**Passage**:
It’s been shown that insecticide-resistance can induce a ‘fitness cost’ in the resistant mosquito, such as those impacting their fecundity, larval development, adult emergence rates, body size, survivability and lifespan, among other things.
However, how such factors are associated with insecticide-resistance, if exposure to agricultural pesticides influences mosquito fitness, and if insecticide-resistance effects malaria transmission potentials, remains unclear.
An international group of researchers from Tanzania, South Africa, and Scotland set out to investigate these questions in a recent paper published in Parasites & Vectors. The grouped focused on four rural villages in south-eastern Tanzania.
They used an exploratory mixed-methods approach comprised of qualitative and quantitative aspects, including:
- Discussions with farmers about their land- and pesticide-use practises.
- Determination of pesticide resistance, fecundity, and wing lengths (termed fitness parameters) in mosquitoes collected from the four villages.
- Experimental exposure of laboratory-reared mosquitoes to sub-lethal doses of agricultural pesticides, subsequent measurements of resistance to public health insecticides, and changes in fecundity and wing lengths.
Farming practises in south-eastern Tanzania
Data showed that rice cultivation was most common across the four villages. Agrochemical use was heavy in three of the four villages, and mainly consisted of pyrethroid and organophosphate use.
Generally, farmers were found to lack awareness about the overlap and similarities between insecticides used in public health sectors, such as in IRS and ITNs, and agricultural sectors. They were however interested in learning more and were willing to undergo any necessary training so that their pesticide use does “not affect malaria control” efforts.
Susceptibility and fitness parameters of field-collected mosquitoes
Across all four villages, collected mosquitoes were found to be susceptible to DDT.
In three of the villages, resistance to two pyrethroids (lambda cyhalothrin and permethrin) was observed, and additional resistance to a carbamate (bendiocarb) and an organophosphate (pyrimiphos methyl) was detected in two of those same villages. Mosquitoes from only one village were found to be susceptible to all five pesticides (V4).
As for fitness parameters, overall fecundity was very similar in mosquitoes from all four villages, where as wing length varied slightly and ranged from 2.4 to 3.2mm.

**Dataset extract**:
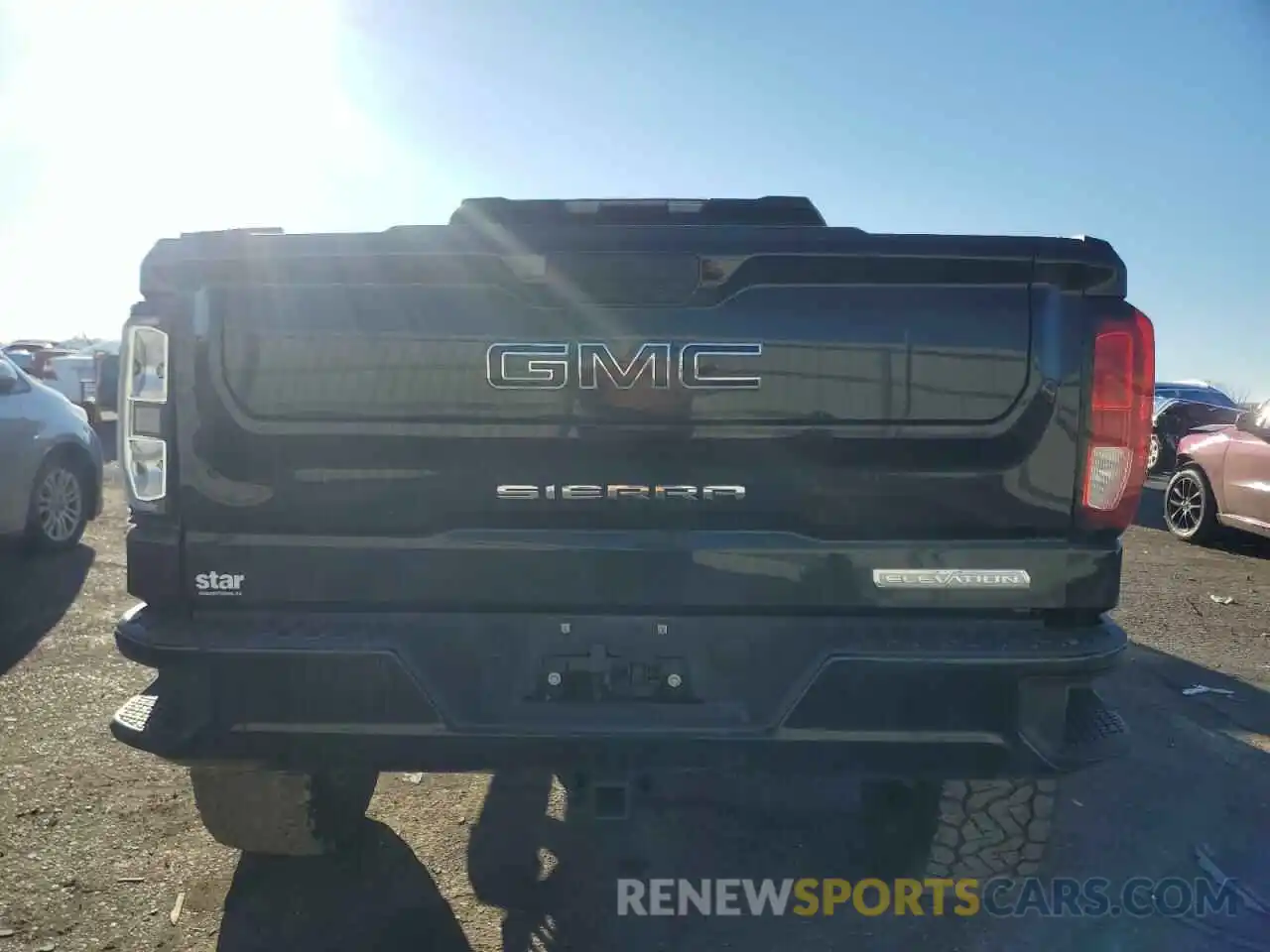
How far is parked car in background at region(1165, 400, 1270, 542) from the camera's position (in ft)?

**Activity list**:
(a) According to the passage on mosquito insecticide resistance, which crop was grown most often across the four villages?
(b) Resume the passage on mosquito insecticide resistance after its final sentence.
The listing comes from a different source than the passage on mosquito insecticide resistance.

**Answer section**:
(a) Rice.

(b)
Effects of sub-lethal pesticide exposures on fitness parameters of mosquitoes
Overall, there was no clear difference in insecticide susceptibility between mosquitoes exposed to sub-lethal doses of pesticides during their larval (aquatic stage), and those that weren’t exposed to pesticides.
Likewise, there were only minor decreases in fecundity in adult mosquitoes exposed to pesticides as larva, and those that weren’t exposed. Exposure to organophosphates prior to emergence as adults did however significantly reduce fecundity when the mosquitoes matured, as well as significantly reducing the overall wing length of those mosquitoes.
Conclusions to be drawn
In this study, mosquitoes collected from the four villages in south-eastern Tanzania were generally resistant to pesticides used in both public health and agricultural settings, except one village that reported minimal pesticide use, with mosquitoes from this village determined to be the most susceptible population studied. This demonstrates a clear association between agricultural pesticide use, public health insecticide use, and mosquito resistance.
The impact of agricultural pesticides on mosquito ‘fitness’ was only marginal, however. The authors note that this marginal difference may reflect the fact that any resistance-associated fitness cost in these mosquitoes may occur over multiple generations of pesticide exposure, and so should be investigated further and over longer time periods.
This work also highlights the need to improve management of agrochemical use, and the necessity for an integrated approach of insecticides usage in agricultural and public health sectors in order reduce the risk of widespread insecticide resistance developing in mosquito populations, as this would inhibit and undermine malaria vector control measures.